MATERIAL FOR THIS TASK
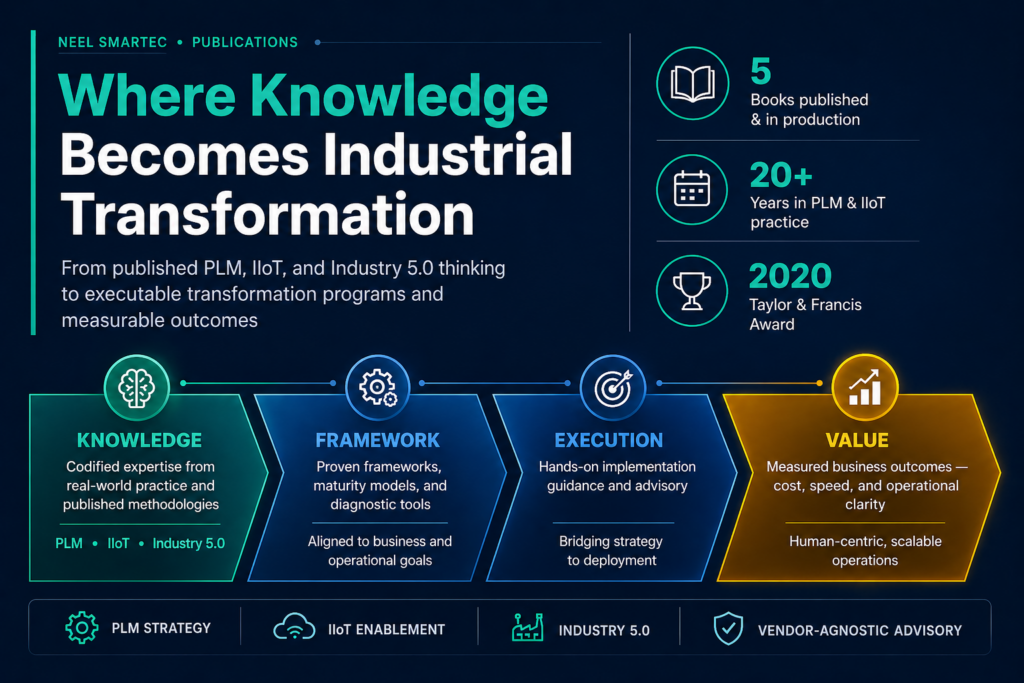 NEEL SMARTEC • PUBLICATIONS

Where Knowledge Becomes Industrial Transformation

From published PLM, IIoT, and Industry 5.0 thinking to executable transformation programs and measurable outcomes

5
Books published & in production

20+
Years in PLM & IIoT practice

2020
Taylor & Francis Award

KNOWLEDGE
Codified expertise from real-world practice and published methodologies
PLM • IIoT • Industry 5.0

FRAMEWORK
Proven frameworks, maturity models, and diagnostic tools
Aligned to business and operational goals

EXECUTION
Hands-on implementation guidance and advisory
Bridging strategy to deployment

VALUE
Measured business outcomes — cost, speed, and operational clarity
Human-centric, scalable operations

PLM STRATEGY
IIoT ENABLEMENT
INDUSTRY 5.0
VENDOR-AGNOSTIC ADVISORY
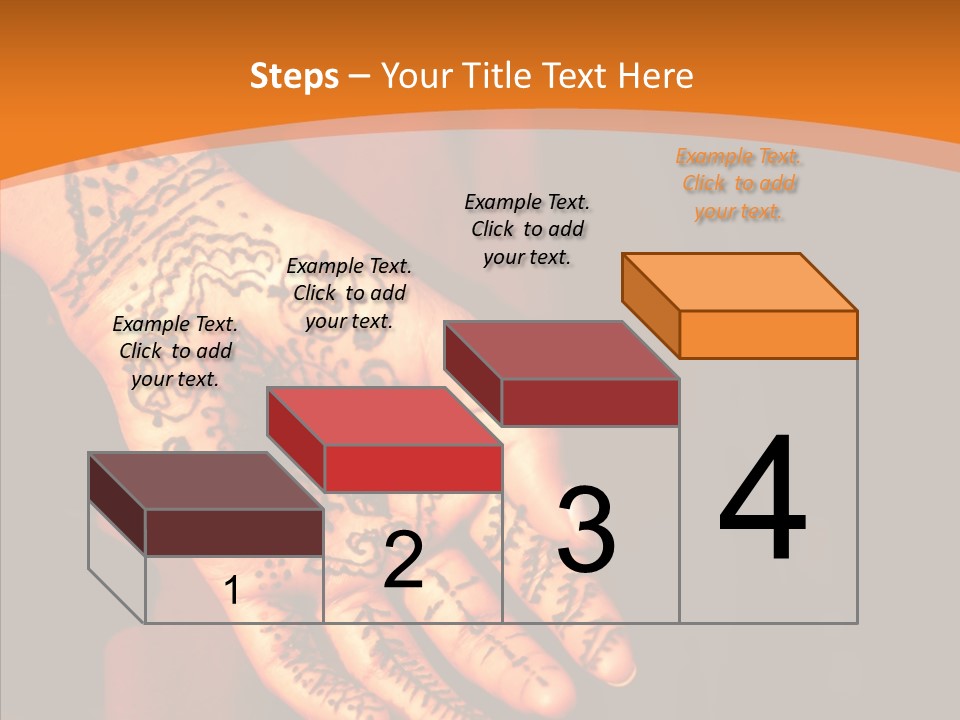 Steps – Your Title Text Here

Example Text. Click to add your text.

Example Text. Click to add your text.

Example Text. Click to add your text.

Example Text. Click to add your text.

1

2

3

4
==
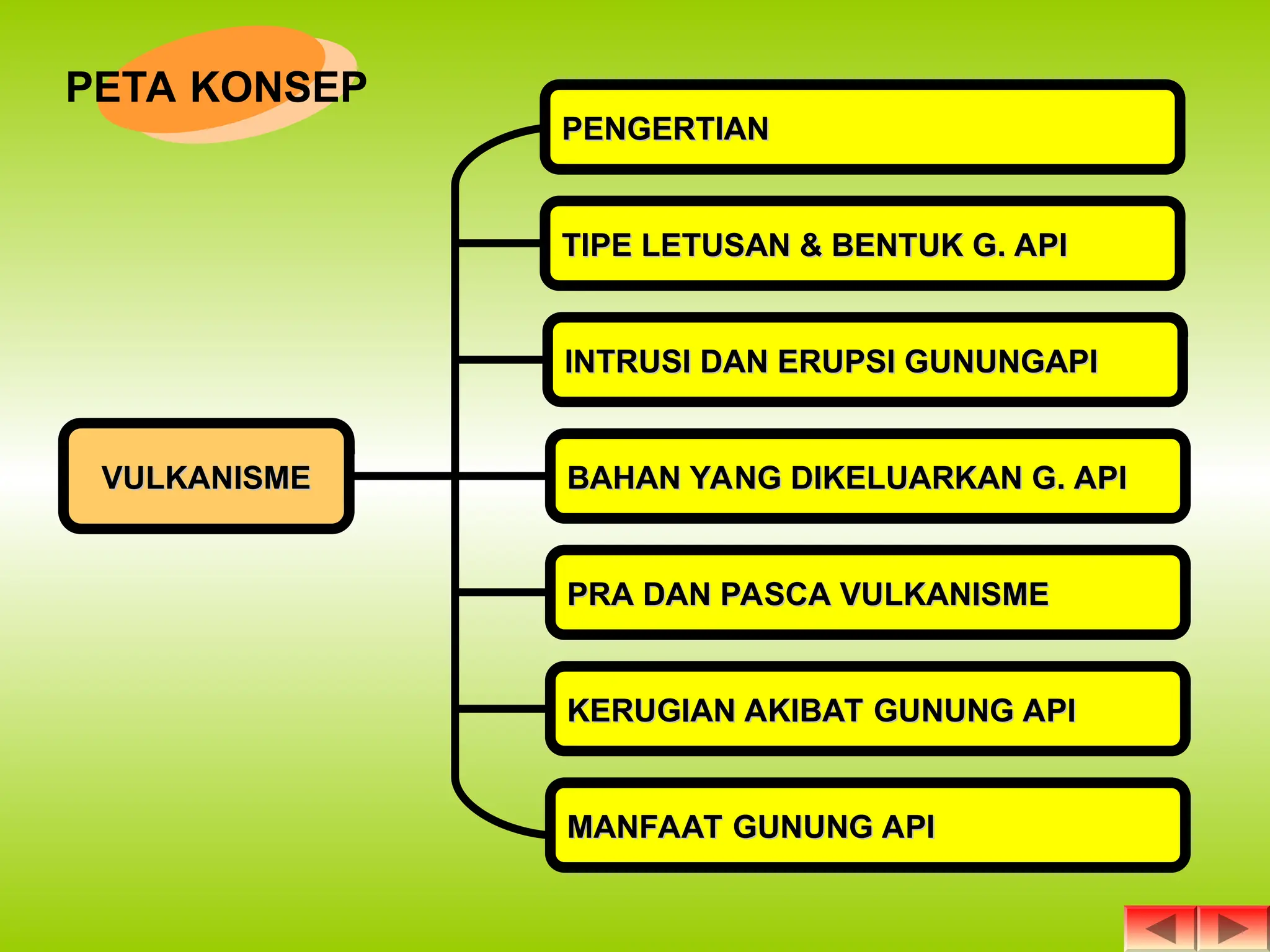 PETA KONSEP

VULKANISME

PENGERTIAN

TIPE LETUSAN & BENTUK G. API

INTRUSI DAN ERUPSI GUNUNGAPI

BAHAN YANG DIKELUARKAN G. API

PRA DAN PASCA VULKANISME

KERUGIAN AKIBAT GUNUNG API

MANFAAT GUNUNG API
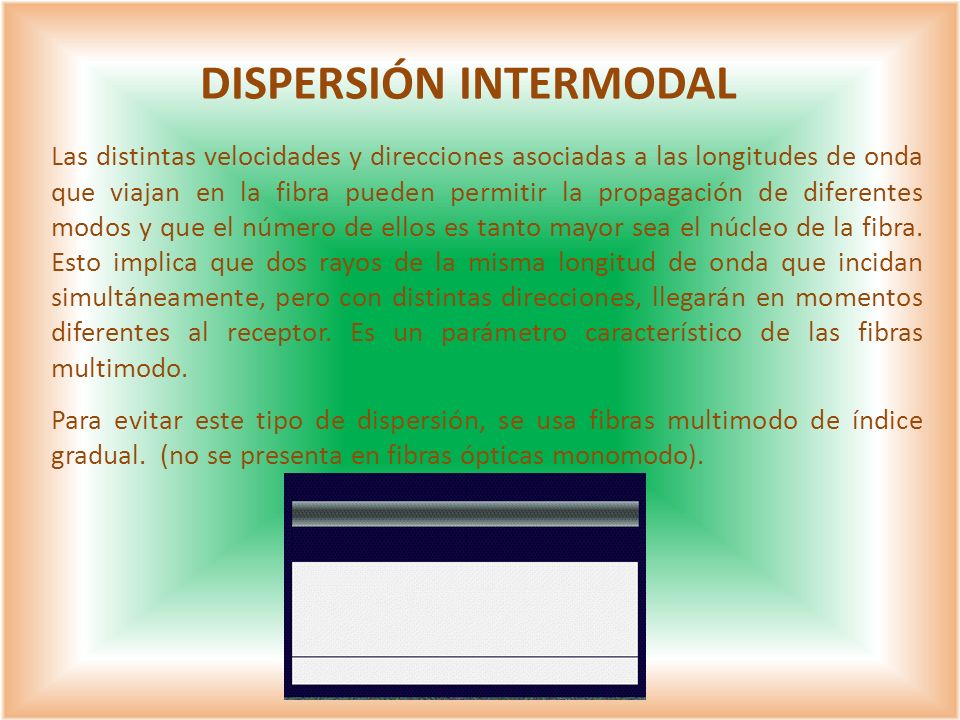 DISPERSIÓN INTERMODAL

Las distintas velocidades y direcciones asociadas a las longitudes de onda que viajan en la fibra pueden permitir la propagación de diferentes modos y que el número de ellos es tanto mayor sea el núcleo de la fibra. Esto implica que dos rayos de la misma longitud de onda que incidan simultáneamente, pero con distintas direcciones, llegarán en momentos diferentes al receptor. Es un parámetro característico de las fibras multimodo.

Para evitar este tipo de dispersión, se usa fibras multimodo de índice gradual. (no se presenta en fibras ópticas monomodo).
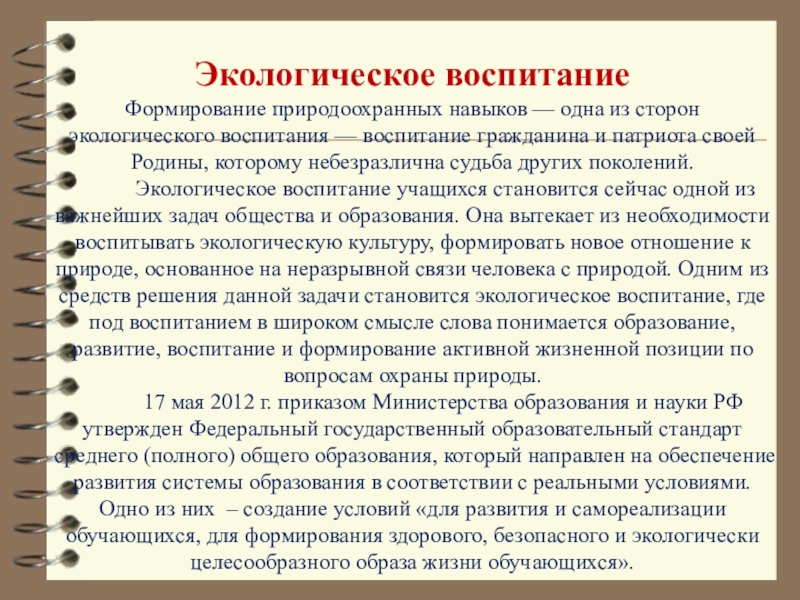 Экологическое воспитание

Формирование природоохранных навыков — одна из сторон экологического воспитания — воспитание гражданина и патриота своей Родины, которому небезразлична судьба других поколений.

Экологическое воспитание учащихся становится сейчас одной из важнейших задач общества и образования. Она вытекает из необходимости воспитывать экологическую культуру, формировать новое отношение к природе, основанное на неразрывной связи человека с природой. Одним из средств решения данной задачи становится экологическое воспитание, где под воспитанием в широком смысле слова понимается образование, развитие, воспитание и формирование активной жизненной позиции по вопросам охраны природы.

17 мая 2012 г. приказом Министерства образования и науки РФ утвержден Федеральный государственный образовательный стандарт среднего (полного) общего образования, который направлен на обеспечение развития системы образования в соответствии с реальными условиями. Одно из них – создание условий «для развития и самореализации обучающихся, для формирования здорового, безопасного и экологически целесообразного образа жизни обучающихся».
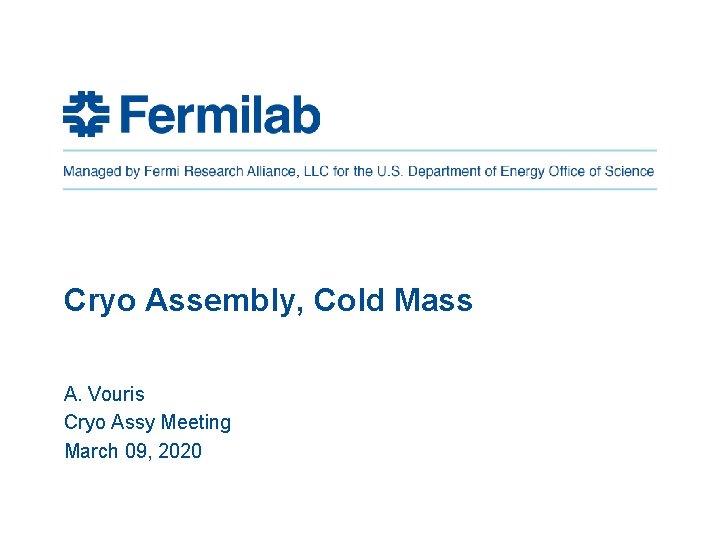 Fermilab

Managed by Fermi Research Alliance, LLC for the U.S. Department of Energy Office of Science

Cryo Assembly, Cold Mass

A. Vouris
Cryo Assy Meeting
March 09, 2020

AIM OF THE TASK
Above are records with pictures. Reproduce exactly only the lines from the line with "BAHAN YANG DIKELUARKAN G. API" through the line with "March 09, 2020", both ends included, and leave the pictures out.

WRITTEN SOLUTION
BAHAN YANG DIKELUARKAN G. API

PRA DAN PASCA VULKANISME

KERUGIAN AKIBAT GUNUNG API

MANFAAT GUNUNG API
 DISPERSIÓN INTERMODAL

Las distintas velocidades y direcciones asociadas a las longitudes de onda que viajan en la fibra pueden permitir la propagación de diferentes modos y que el número de ellos es tanto mayor sea el núcleo de la fibra. Esto implica que dos rayos de la misma longitud de onda que incidan simultáneamente, pero con distintas direcciones, llegarán en momentos diferentes al receptor. Es un parámetro característico de las fibras multimodo.

Para evitar este tipo de dispersión, se usa fibras multimodo de índice gradual. (no se presenta en fibras ópticas monomodo).
 Экологическое воспитание

Формирование природоохранных навыков — одна из сторон экологического воспитания — воспитание гражданина и патриота своей Родины, которому небезразлична судьба других поколений.

Экологическое воспитание учащихся становится сейчас одной из важнейших задач общества и образования. Она вытекает из необходимости воспитывать экологическую культуру, формировать новое отношение к природе, основанное на неразрывной связи человека с природой. Одним из средств решения данной задачи становится экологическое воспитание, где под воспитанием в широком смысле слова понимается образование, развитие, воспитание и формирование активной жизненной позиции по вопросам охраны природы.

17 мая 2012 г. приказом Министерства образования и науки РФ утвержден Федеральный государственный образовательный стандарт среднего (полного) общего образования, который направлен на обеспечение развития системы образования в соответствии с реальными условиями. Одно из них – создание условий «для развития и самореализации обучающихся, для формирования здорового, безопасного и экологически целесообразного образа жизни обучающихся».
 Fermilab

Managed by Fermi Research Alliance, LLC for the U.S. Department of Energy Office of Science

Cryo Assembly, Cold Mass

A. Vouris
Cryo Assy Meeting
March 09, 2020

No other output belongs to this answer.